Liste des consignes
[1] Citez le passage de l'article sur le contrôle des chômeurs qui va de "Le gouvernement semblait" à "aux idées reçues.", ces deux endroits compris.
[2] Traduisez en anglais cette phrase de l'article sur le contrôle des chômeurs : « Le projet Pénicaud va intensifier la pression sur les demandeurs d’emploi, sans leur donner les moyens de sortir de leur précarité. »
[3] D'après l'article sur le contrôle des chômeurs, par combien le nombre de contrôleurs doit-il être multiplié d'ici à 2020 ?

Extrait choisi
——————————

La solution au chômage ? Fliquer les chômeurs

Le projet Pénicaud va intensifier la pression sur les demandeurs d’emploi, sans leur donner les moyens de sortir de leur précarité.

Erwan Manac'h  • 25 avril 2018 abonné·es
La solution au chômage ? Fliquer les chômeurs
© photo : Muriel Pénicaud dans une agence de Pôle emploi qui expérimente un nouvel outil numérique.crédit : Nicolas Liponne/NurPhoto/AFP

Le gouvernement semblait gêné aux entournures au moment de dévoiler son arsenal de cinq mesures renforçant les contrôles et les sanctions contre les demandeurs d’emploi. Au point de nier l’évidence : non, assure la ministre du Travail, Muriel Pénicaud, le dispositif ne jette aucun opprobre sur les 5,9 millions de personnes à la recherche d’un emploi. La multiplication par cinq du nombre de contrôleurs d’ici à 2020 et la nouvelle échelle des sanctions doivent au contraire améliorer l’accompagnement et tordre enfin le cou aux idées reçues.

La pirouette aura au moins déclenché l’hilarité parmi les associations de chômeurs, qui ne sont pourtant pas à la fête. Indignées, à l’instar de Solidaires SUD emploi, par un « climat détestable de suspicion généralisée », alors que le manque d’offres d’emploi est criant et que moins de la moitié des demandeurs d’emploi sont aujourd’hui indemnisés (43 %).

——————————

Données fournies
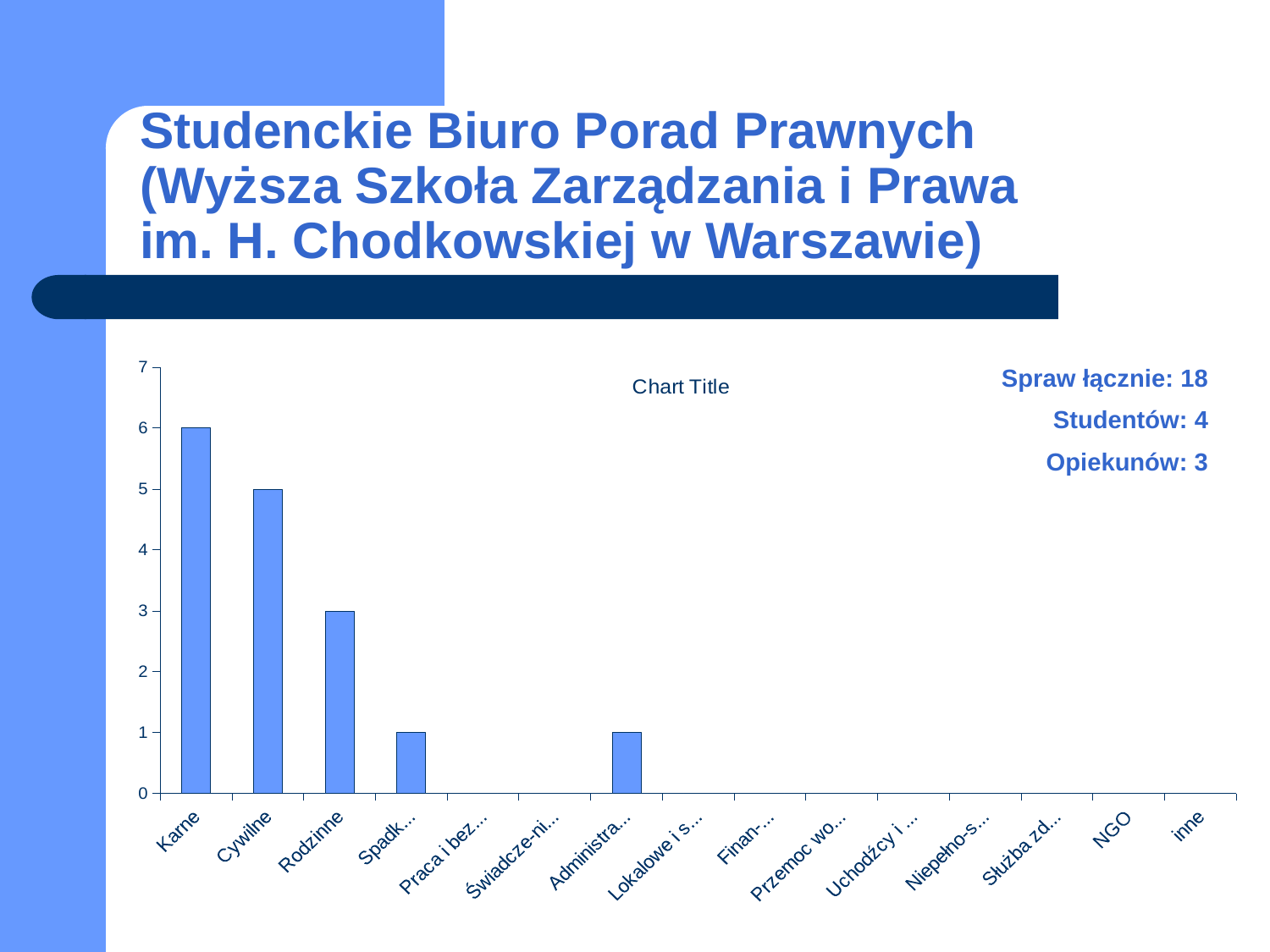
What kind of chart is shown on the slide? bar chart What is the title shown on the chart? Chart Title What is the value for Karne? 6 What is the value for Cywilne? 5 Do the values rise or fall from Karne to Rodzinne? fall Which is larger, the value for Cywilne or the value for Rodzinne? Cywilne How many categories are shown on the x axis? 15 Which category has the highest value? Karne What is the value for Rodzinne? 3 What is the difference between the values for Karne and Rodzinne? 3 What is the difference between the values for Karne and Cywilne? 1 Is the value for Karne greater or less than 4? greater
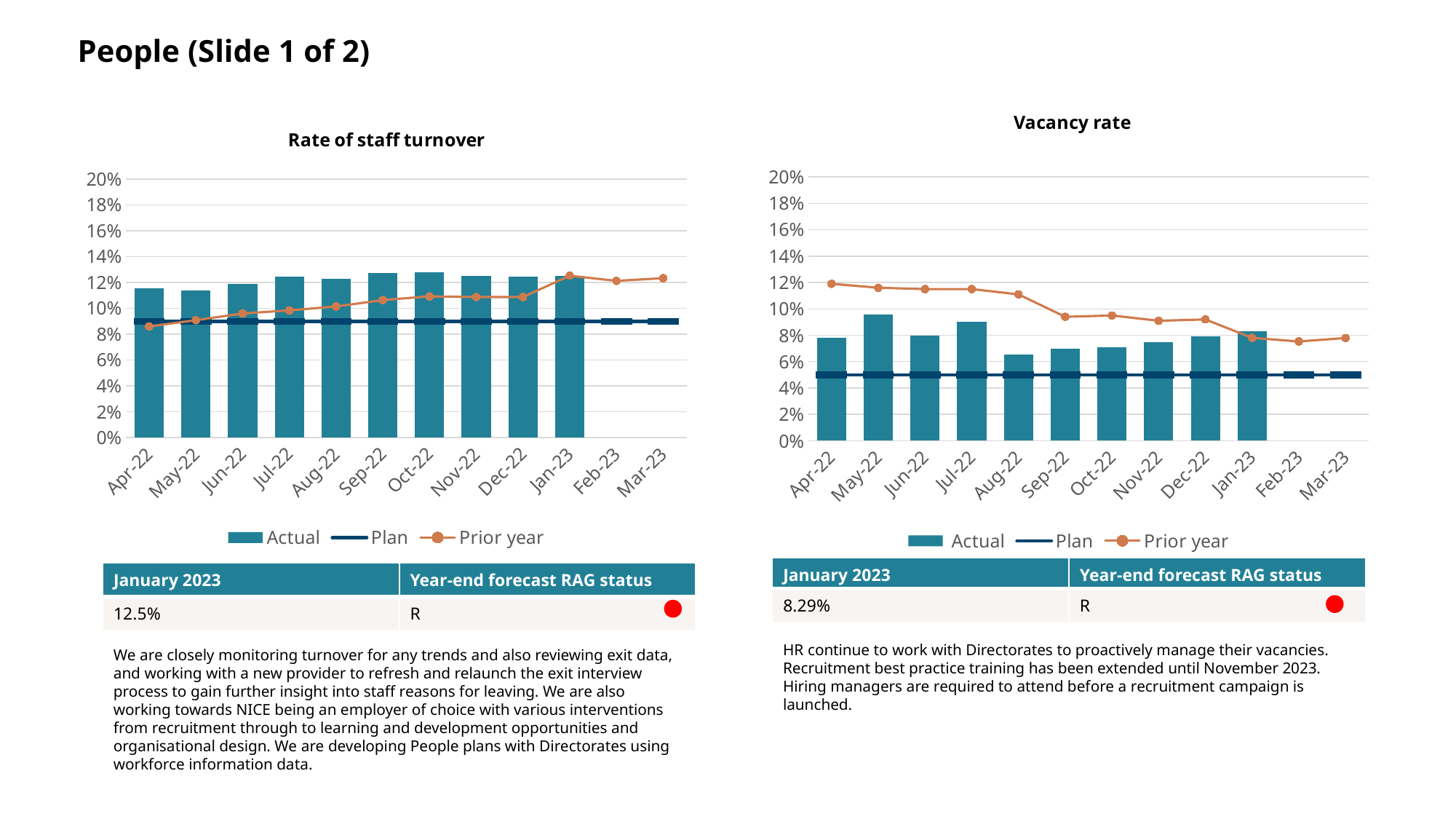
In the 'Rate of staff turnover' chart, how many series does the legend list? 3 In the 'Vacancy rate' chart, what is the Actual value for January 2023? 8.29% In the 'Rate of staff turnover' chart, does the Prior year line rise or fall from Apr-22 to Jan-23? rise In the 'Rate of staff turnover' chart, what is the Actual value for January 2023? 12.5% In the 'Rate of staff turnover' chart, is the Actual value for Apr-22 greater or less than 10%? greater In the 'Vacancy rate' chart, which month has the lowest Actual bar? Aug-22 In the 'Rate of staff turnover' chart, which is larger, the Actual value for Apr-22 or for Jan-23? Jan-23 What type of chart is the 'Rate of staff turnover' chart? Bar chart with line series In the 'Rate of staff turnover' chart, how many months are shown on the x axis? 12 In the 'Vacancy rate' chart, which month has the highest Actual bar? May-22 In the 'Vacancy rate' chart, is the Actual value for Aug-22 greater or less than 8%? less In the 'Vacancy rate' chart, does the Prior year line rise or fall from Apr-22 to Mar-23? fall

——————————

Réponses données
[1]
Le gouvernement semblait gêné aux entournures au moment de dévoiler son arsenal de cinq mesures renforçant les contrôles et les sanctions contre les demandeurs d’emploi. Au point de nier l’évidence : non, assure la ministre du Travail, Muriel Pénicaud, le dispositif ne jette aucun opprobre sur les 5,9 millions de personnes à la recherche d’un emploi. La multiplication par cinq du nombre de contrôleurs d’ici à 2020 et la nouvelle échelle des sanctions doivent au contraire améliorer l’accompagnement et tordre enfin le cou aux idées reçues.

[2] The Pénicaud plan will increase the pressure on job seekers without giving them the means to escape their precarity.

[3] Par cinq.